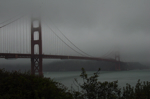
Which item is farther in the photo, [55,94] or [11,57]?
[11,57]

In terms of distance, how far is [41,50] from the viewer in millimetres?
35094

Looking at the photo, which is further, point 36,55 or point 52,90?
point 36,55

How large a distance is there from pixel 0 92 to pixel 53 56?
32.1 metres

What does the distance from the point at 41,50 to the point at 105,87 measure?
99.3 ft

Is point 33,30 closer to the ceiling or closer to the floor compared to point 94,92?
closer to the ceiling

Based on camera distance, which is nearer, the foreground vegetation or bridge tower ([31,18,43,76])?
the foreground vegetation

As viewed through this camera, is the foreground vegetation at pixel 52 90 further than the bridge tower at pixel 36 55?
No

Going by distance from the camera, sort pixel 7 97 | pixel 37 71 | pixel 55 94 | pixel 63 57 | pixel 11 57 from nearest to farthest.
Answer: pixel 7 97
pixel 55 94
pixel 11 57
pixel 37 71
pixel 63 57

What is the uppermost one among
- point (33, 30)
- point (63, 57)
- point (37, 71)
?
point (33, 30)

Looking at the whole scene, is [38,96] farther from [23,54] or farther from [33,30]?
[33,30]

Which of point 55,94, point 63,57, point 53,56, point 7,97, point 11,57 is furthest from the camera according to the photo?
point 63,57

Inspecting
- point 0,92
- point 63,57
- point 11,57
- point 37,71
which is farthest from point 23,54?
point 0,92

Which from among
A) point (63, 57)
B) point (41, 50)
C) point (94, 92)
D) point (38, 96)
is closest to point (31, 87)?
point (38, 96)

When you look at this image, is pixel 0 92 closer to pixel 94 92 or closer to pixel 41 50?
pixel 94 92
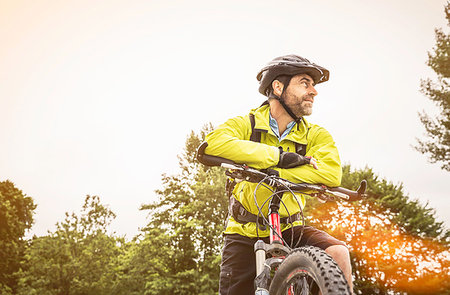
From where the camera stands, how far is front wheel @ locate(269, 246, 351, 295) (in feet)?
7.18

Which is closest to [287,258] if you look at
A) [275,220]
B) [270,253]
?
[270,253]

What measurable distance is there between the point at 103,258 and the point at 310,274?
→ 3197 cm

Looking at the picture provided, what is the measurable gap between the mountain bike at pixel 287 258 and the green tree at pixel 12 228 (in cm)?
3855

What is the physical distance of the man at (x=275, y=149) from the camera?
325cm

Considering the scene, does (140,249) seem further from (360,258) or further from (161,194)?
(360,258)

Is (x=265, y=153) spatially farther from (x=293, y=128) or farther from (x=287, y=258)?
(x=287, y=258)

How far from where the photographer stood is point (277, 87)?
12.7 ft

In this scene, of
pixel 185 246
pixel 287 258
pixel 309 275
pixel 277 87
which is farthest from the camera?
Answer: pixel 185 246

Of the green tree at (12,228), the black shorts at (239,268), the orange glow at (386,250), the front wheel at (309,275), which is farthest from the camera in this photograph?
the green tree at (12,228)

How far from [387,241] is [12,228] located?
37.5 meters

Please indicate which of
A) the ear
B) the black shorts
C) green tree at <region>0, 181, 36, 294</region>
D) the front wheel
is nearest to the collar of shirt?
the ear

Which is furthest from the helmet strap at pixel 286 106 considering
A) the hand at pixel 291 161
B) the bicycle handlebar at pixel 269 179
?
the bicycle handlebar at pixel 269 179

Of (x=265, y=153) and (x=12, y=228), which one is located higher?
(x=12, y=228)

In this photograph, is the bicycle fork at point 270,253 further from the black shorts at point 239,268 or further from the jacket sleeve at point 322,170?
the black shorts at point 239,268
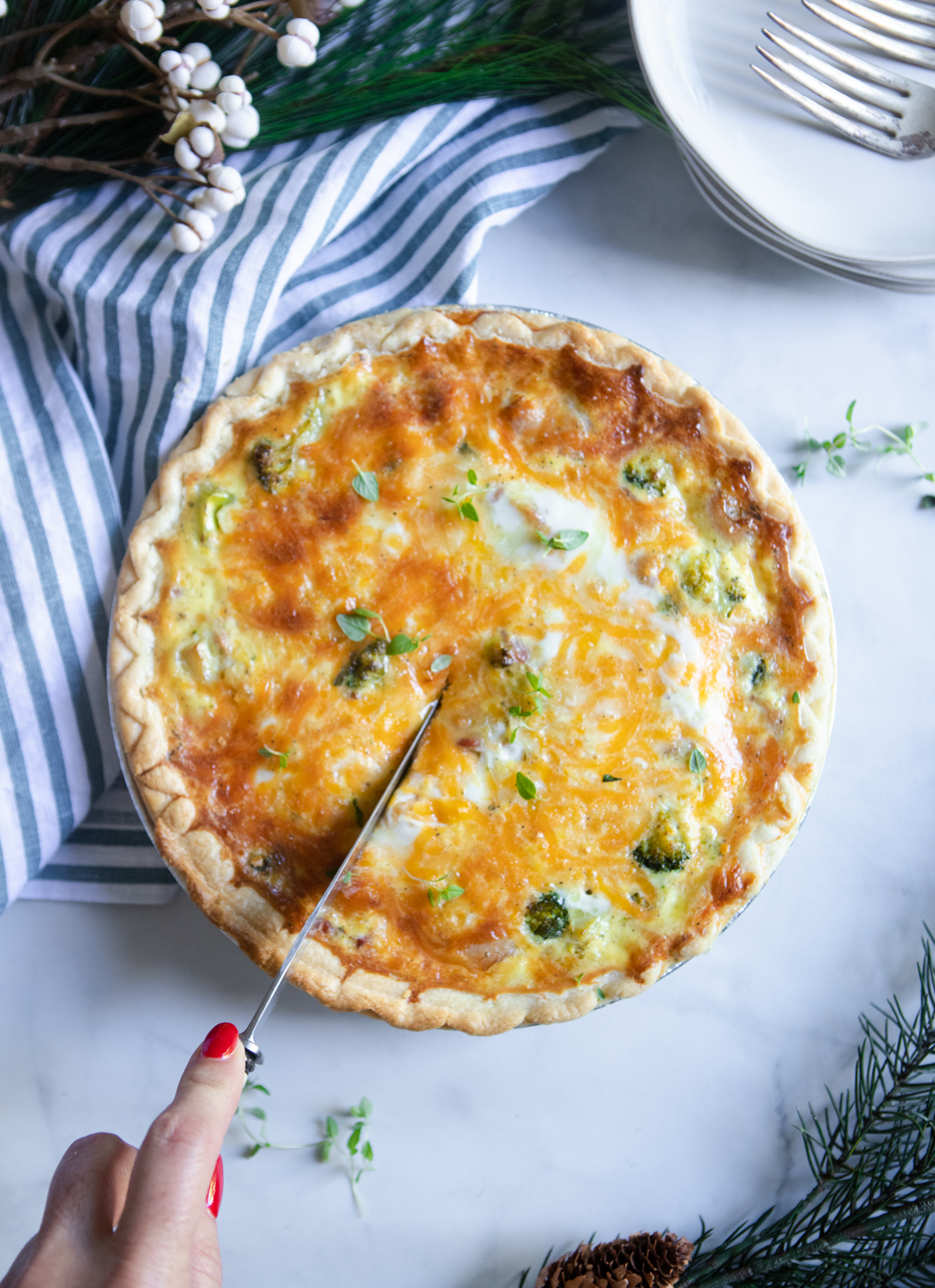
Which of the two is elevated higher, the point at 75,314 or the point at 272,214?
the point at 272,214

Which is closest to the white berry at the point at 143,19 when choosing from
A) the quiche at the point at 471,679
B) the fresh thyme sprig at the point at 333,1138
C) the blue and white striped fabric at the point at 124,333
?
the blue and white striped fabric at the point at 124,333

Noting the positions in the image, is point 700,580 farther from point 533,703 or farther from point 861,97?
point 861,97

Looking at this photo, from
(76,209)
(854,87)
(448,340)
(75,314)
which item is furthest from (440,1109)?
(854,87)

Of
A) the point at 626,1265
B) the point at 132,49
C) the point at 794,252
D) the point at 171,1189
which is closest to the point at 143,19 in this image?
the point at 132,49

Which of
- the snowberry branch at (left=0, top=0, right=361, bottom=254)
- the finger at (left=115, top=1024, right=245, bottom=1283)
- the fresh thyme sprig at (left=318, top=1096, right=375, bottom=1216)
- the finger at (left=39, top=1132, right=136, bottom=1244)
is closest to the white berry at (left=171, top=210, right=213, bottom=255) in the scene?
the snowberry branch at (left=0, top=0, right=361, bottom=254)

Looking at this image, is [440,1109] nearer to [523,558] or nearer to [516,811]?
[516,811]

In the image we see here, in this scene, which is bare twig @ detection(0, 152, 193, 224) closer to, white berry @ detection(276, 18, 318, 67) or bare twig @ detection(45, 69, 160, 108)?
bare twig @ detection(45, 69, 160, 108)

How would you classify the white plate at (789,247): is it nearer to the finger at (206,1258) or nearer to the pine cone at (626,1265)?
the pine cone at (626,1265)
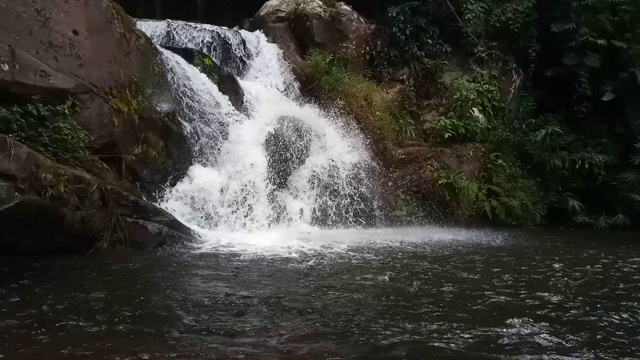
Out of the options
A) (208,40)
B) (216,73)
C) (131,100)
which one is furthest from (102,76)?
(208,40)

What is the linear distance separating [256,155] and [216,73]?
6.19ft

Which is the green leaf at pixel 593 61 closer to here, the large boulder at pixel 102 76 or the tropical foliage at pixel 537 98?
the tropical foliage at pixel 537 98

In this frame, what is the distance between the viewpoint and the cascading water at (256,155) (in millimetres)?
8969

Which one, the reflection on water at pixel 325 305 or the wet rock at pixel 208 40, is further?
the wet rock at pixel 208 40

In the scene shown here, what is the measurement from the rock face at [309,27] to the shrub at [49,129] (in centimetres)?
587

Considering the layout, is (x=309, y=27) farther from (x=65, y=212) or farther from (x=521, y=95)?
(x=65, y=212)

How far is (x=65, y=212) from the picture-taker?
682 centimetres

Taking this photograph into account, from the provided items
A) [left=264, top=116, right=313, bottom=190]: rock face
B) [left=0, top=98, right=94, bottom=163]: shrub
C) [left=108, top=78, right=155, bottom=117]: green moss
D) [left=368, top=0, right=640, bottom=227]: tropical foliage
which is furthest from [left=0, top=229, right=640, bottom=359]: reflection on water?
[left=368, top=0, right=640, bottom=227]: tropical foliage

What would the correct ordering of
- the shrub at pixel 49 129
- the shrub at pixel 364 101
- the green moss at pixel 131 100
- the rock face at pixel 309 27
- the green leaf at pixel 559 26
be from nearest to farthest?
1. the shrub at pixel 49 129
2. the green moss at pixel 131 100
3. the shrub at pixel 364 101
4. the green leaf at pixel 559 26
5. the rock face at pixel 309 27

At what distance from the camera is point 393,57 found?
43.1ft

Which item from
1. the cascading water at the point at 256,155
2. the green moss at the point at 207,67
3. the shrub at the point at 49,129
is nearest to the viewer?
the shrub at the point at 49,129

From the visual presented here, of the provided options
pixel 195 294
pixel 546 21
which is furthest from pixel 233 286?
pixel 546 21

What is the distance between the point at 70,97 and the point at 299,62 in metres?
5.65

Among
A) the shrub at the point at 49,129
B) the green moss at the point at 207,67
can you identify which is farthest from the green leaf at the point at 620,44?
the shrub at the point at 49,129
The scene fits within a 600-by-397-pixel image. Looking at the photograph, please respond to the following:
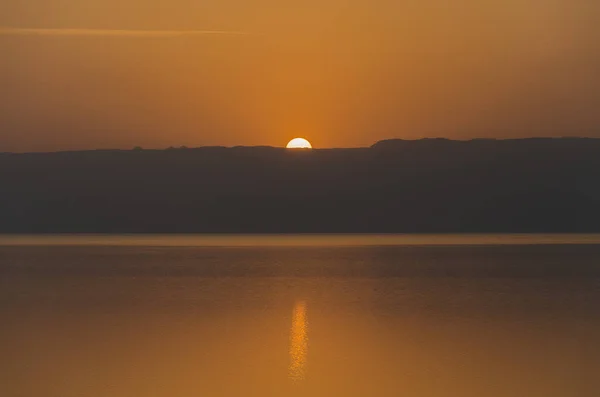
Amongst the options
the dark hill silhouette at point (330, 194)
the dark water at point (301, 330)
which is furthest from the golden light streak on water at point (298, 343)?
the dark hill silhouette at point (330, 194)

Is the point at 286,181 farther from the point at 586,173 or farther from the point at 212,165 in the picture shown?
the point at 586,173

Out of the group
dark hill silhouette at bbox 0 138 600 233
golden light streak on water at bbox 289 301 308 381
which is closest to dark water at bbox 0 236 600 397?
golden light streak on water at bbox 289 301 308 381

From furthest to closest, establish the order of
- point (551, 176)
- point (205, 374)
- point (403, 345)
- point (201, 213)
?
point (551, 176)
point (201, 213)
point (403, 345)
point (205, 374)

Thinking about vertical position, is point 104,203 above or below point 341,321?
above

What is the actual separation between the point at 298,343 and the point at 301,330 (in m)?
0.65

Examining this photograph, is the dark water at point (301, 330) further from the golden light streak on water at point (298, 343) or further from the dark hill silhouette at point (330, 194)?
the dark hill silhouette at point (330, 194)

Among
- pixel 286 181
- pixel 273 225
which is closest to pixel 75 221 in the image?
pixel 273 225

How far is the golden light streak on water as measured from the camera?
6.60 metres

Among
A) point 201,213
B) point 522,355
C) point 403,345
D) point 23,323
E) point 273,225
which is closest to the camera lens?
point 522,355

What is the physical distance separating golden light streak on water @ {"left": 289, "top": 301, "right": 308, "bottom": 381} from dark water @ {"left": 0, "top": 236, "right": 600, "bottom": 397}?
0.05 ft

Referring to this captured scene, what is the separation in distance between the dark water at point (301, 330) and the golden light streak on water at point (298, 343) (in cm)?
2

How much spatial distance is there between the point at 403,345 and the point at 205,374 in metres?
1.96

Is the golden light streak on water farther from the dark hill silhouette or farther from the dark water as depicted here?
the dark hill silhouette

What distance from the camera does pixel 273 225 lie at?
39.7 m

*Exercise goal*:
Give the data from the line containing "How much spatial" through the end of the data as a two-column CSV with the columns request and answer, one row per request. Put each request's text and its answer in a single quoted field, with every line break replaced by a space.

*Output for this exercise*:
request,answer
"How much spatial distance is there between the point at 403,345 and the point at 205,374 in metres?","1.96"
"Is the golden light streak on water farther from the dark hill silhouette or farther from the dark water as depicted here?","the dark hill silhouette"
"What distance from the camera does pixel 273 225 lie at?","39.7 m"